Il monte dans ma voiture. Fait glisser sa valise sur la banquette arrière. La cale avec précaution à côté de la mienne. Se retourne. Se frotte les mains à l’idée du bon week-end qui s’annonce, hume l’air et m’embrasse.

– Arrête !

Je me dégage en lui donnant un coup de coude.

– Ma Mine, il chuchote dans mes cheveux en y déposant un long baiser.

– Et ne m’appelle plus comme ça !

J’ai la nausée. J’ouvre grand la fenêtre et cherche une issue de secours dans le ciel limpide de Paris. Je serre les dents. Regarde droit devant pour oublier qu’il est là, à mes côtés, et que nous allons devoir passer un week-end ensemble. Je voudrais ravaler ma colère, gagner du temps, mais les mots explosent dans ma bouche, propulsés par des torrents de bile, et déchiquettent celui qui est devenu mon irrémédiable ennemi, l’homme à abattre :

– Ne me touche pas ! Je ne veux pas que tu m’approches ! Je ne te supporte plus !

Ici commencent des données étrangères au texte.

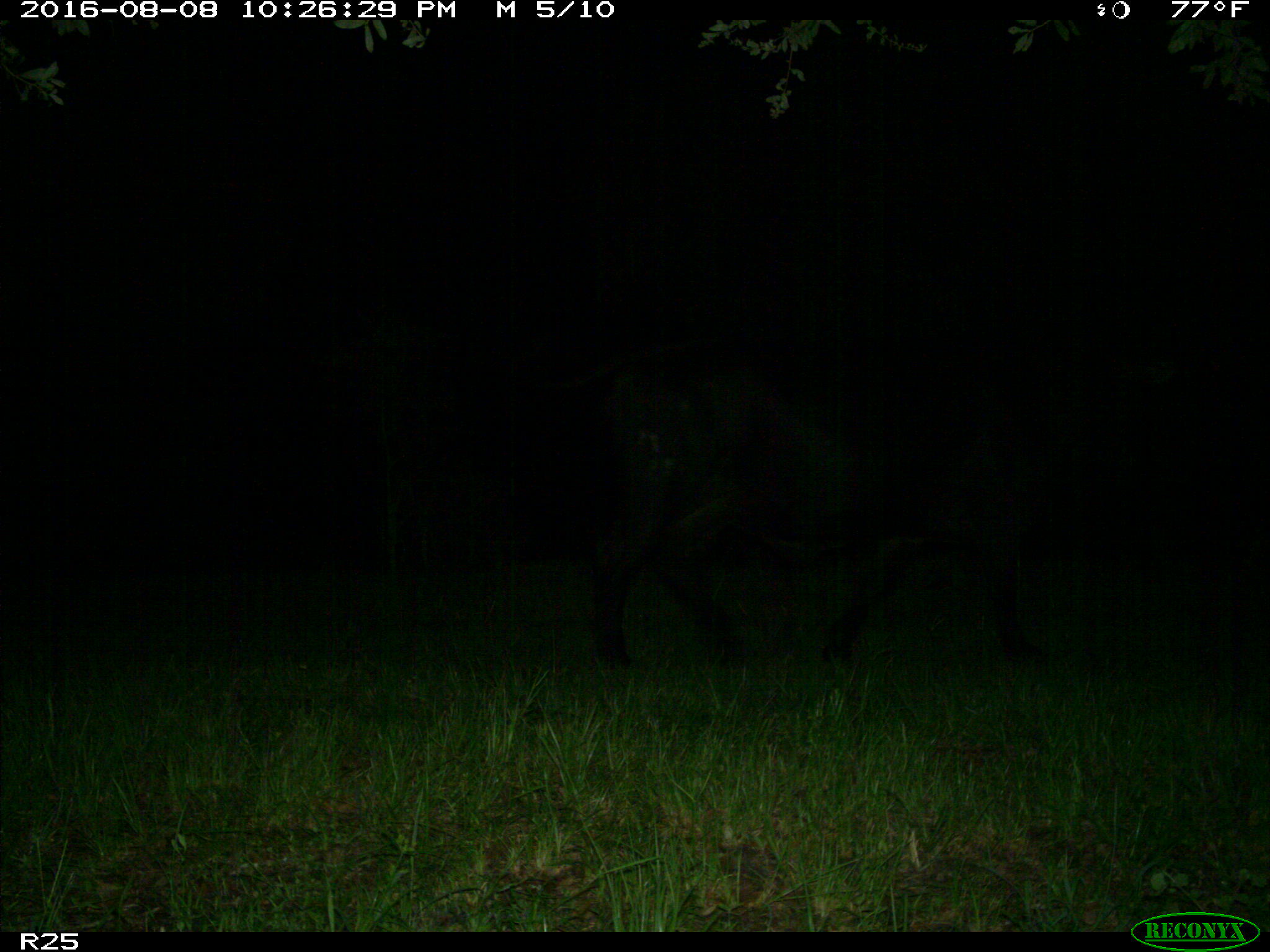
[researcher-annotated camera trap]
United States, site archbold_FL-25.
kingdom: Animalia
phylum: Chordata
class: Mammalia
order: Artiodactyla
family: Bovidae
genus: Bos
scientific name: Bos taurus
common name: domestic cow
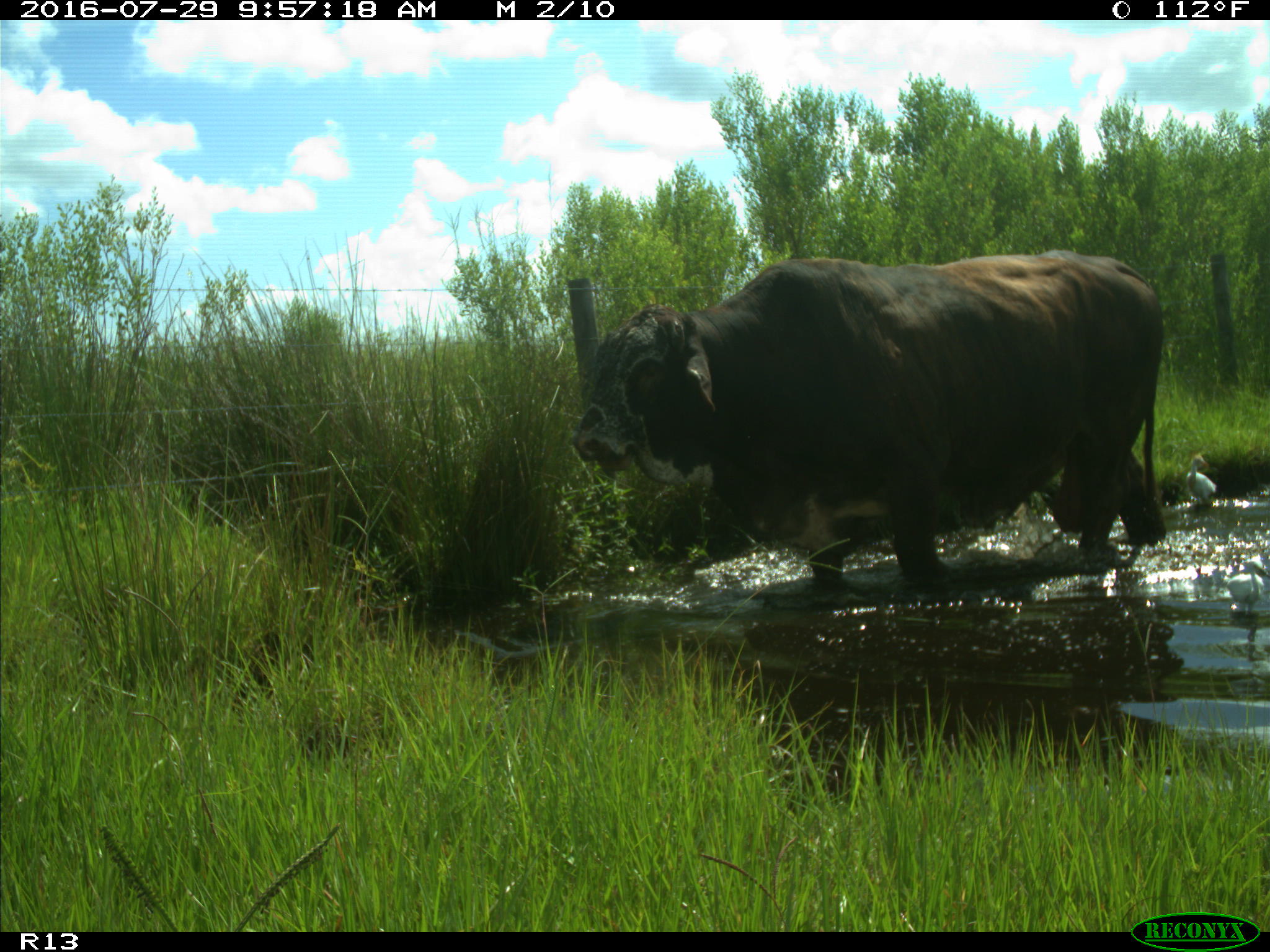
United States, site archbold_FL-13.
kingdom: Animalia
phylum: Chordata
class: Mammalia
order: Artiodactyla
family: Bovidae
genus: Bos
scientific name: Bos taurus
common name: domestic cow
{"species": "Bos taurus (domestic cow)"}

Et alors, au lieu de répondre à ma déclaration de guerre par un acte de violence qui mettrait sans doute fin à la mienne, au lieu d’employer les mêmes armes que moi pour terrasser l’ennemi qui l’a pris pour cible, il redouble de tendresse, engage le dialogue, tente de faire diversion. Au lieu de dégainer et de crier en garde, il refuse le duel, renvoie les témoins, parlemente et me tend la main. Son sort est scellé : l’homme est condamné. Sans que je sache pourquoi. Délit de sale gueule, de valise trop petite, de pellicules sur le col, de gentillesse appliquée. Délit de mec banal, ordinaire, qui part se mettre au vert en amoureuse compagnie un vendredi soir à Paris. Je me déchaîne. La pampa s’ouvre devant moi et je galope à bride abattue en labourant son cœur de mes éperons géants. Il se ratatine, demande un sursis, supplie. Je ne verserai pas une larme.

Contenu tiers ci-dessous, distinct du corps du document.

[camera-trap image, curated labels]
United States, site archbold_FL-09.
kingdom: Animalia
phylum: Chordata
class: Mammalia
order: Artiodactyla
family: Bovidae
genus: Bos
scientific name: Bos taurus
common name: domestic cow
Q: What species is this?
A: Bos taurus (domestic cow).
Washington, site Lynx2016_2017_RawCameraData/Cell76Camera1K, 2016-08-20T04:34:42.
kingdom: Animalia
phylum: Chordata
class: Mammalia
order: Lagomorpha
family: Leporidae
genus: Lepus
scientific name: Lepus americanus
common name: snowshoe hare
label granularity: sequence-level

Pire : je l’achèverai d’un autre coup fatal et irai dormir, dans la chambre voisine, dans les bras d’un inconnu, étonné de m’avoir éblouie si vite. Insensible à la douleur de l’un comme au charme de l’autre. Je suis en mission spéciale, chargée de trucider un homme qui a commis l’imprudence de m’aimer, de m’approcher de trop près, de me trouver aimable, au sens où ce vieux Corneille l’entendait.